▶ _What this exercise asks_
1. In the math thread, render "Would the homotopy category be concretizable if we relax the restriction that Set must be wellfounded?" in Spanish.
2. Swap "beautiful" for "elegant" in the stretch of the math thread from "the homotopy category of" through "may inspire them.", and write that stretch out.

▶ _Excerpt_
┄┄┄┄┄┄┄┄┄┄┄┄┄┄┄┄┄┄┄┄

/mg/ -- Blocks Your Path Groupoid Edition

Because they have, in some sense, less restrictions.

They fell for the abstraction meme.

Would the homotopy category be concretizable if we relax the restriction that Set must be wellfounded?

the homotopy category of what

it's a very beautiful subject. everyone already knows the most elementary connections between algebra and geometry (analytic geometry), which may inspire them.

>Grothendieck used to draw shit on his notes
just like me!

he drew that because he thought the theorem was satanic

I'm interested in algebra, geometry, and rigour. Which is why I'm not enjoying so much algebraic topology, and I am quite enjoying the small amount of plane algebraic geometry I've done (and algebraic number theory and Riemannian geometry for that matter). Also, how can I explain to a prof that I want to do a PhD in this subject without sounding (a) like a retard, and (b) like I am talking out of my league, given that I don't have that much experience in the subject

>try to write out a theorem in algebraic geometry
>accidentally create a primordial summoning symbol and your stationery becomes infested with demons

How important are anime girls to learning Math?

memes

You will never be able to convince a prof working in the area that you aren't talking out of your league (because you are), but unless that prof is a huge jackass, it shouldn't be a problem.
The question is, how do you really know that you want to do a PhD in it ?

┄┄┄┄┄┄┄┄┄┄┄┄┄┄┄┄┄┄┄┄

▶ _Data_
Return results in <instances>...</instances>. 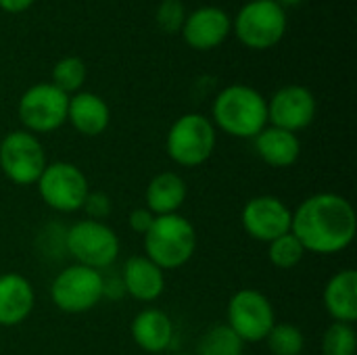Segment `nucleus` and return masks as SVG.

┄┄┄┄┄┄┄┄┄┄┄┄┄┄┄┄┄┄┄┄

▶ _Results of the exercise_
1. ¿Sería concretizable la categoría de homotopía si relajamos la restricción de que Set debe estar bien fundado?

2.
the homotopy category of what

it's a very elegant subject. everyone already knows the most elementary connections between algebra and geometry (analytic geometry), which may inspire them.